● **TEXT EXTRACT**

START

In Progress: Buildings
(Draft of the introduction to an essay I'm working on that is supposed to be in a collection about buildings and Detroit, unless the editor thinks it's crap and drops it. . .)
Building Interfaces: The Maccabees
The English Department at Wayne State University, in Detroit, Michigan, is housed at 5057 Woodward Avenue in the Maccabees Building, a 1927 building designed by the famed Detroit architect Albert Khan. The Maccabees were a secret order whose origins are traced to both the Masons and the Jewish fighters whose revolt against the Seleucids has been historically and religiously remembered in the holiday of Hanukkah. The Maccabees building was founded by the group of the same name, but it later became the hub for the Detroit Public Schools system. In The Rise and Fall of an Urban School System, Jeffrey Mirel traces the history of Detroit’s public school system in excruciating detail as a series of political and economic struggles among various state and city constituencies. The school system, Mirel argues, fell into disorder as the result of longstanding labor and political conflicts which crippled the schools' educational mission. Missing from Mirel’s history, however, is any mention of the Maccabees building. Taken over in 1960 by the Detroit Public School System (DPS), the Maccabees building signifies an educational presence in the heart of the city even as that presence engages in a long standing conflict over the role of education in the Motor City. In more recent years, the conflict surrounding urban education has led to the establishment and eventual abandonment of a CEO position to head the DPS (instead of "superintendent"), the mass firings of teachers and closings of schools, and the premature declaration by Mayor Kwame Kilpatrick to take over the school system himself.

END

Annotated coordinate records
START

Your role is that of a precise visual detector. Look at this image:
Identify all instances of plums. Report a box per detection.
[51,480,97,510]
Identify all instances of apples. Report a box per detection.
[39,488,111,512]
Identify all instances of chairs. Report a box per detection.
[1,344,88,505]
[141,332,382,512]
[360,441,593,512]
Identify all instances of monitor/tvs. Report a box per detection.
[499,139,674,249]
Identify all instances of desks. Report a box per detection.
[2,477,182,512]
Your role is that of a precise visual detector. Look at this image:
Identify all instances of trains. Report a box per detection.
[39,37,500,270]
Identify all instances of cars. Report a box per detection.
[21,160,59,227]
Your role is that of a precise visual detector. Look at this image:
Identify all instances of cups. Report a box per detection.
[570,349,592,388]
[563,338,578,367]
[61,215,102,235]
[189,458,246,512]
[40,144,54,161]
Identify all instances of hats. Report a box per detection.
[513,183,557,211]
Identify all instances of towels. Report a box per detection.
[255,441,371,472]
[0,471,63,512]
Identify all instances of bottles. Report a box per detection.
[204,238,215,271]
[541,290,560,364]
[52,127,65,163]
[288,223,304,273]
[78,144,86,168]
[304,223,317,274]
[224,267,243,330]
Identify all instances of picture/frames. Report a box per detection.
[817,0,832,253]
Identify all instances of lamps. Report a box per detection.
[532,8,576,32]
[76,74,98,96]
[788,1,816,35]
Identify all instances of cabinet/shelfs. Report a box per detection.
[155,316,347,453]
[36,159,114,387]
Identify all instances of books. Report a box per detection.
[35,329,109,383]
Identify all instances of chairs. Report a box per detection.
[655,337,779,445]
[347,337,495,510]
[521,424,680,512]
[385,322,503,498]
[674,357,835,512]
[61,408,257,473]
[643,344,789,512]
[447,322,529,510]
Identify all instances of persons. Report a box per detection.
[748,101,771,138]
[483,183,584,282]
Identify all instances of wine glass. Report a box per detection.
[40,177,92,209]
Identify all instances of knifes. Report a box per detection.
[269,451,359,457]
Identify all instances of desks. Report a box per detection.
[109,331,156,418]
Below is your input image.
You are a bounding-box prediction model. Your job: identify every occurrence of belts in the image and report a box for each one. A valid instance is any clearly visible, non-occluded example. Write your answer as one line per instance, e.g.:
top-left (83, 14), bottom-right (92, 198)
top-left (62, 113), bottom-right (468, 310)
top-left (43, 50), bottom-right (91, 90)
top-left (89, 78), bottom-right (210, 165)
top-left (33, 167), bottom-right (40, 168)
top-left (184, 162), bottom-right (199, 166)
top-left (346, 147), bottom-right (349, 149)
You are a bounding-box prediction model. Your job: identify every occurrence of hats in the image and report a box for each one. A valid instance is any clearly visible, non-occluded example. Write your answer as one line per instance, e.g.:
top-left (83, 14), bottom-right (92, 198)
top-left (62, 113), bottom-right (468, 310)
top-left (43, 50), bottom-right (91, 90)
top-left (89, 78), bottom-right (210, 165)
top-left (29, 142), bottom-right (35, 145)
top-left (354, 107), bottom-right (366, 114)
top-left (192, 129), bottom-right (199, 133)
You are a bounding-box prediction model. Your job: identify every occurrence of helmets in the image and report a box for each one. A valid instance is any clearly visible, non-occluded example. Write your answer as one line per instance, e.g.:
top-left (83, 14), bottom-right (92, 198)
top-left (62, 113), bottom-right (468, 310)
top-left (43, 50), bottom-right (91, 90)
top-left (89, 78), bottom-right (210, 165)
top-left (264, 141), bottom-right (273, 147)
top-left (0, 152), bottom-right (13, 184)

END

● **REQUIREMENTS**
#1 Answer these questions about the essay introduction on the Maccabees Building:
(a) In what year was the Maccabees Building built?
(b) In what year did the Detroit Public School System take over the building?
(c) What title was used instead of "superintendent" for the head of the DPS?
#2 Please resume the essay introduction on the Maccabees Building, picking up right after its final sentence.

● **WRITTEN ANSWERS**
#1
(a) 1927
(b) 1960
(c) CEO

#2
If I were to map the Maccabees and its relationship to Detroit and education, I might begin with such observations. The map I construct would note the Maccabees’ absence in a popular conceptual map like Mirel’s (one which is based on timelines, and not physical space) and its central presence in the geographic locale known as New Center. This map would also extend to me and my office on the 10th floor of the Maccabees. In that space, I work on the Department of English’s "Digital Literacy" initiative, an attempt to integrate technology into the teaching of writing. The rise and fall of Detroit education, I note, can be mapped to include my office space even if that connection seems only superficial at first. The connection on this map that I imagine is one which joins technology to space. Maps, Katharine Harmon writes, "find their essence in some other goal than just taking us from point A to point B. They are a vehicle for the imagination" (10). I want to imagine, then, my connection to Detroit as a technological one. The focus of contemporary work on technology and space, and one which fuels my imagination, is the network. Networks draw expected (A to B) and unexpected connections (imaginative). In his work on intellectual and social networks, Randall Collins writes that in networks, "ideas are created out of the distribution of symbols already available at a moment in time, by being reshaped for anticipated audiences" (190). The Maccabees, a symbol of secrecy, institutional foundation, education, and now technology, is being reshaped as the city itself stands to be reshaped conceptually. The Maccabees, I want to show, can be shaped as the hub of a different kind of network than one we currently imagine.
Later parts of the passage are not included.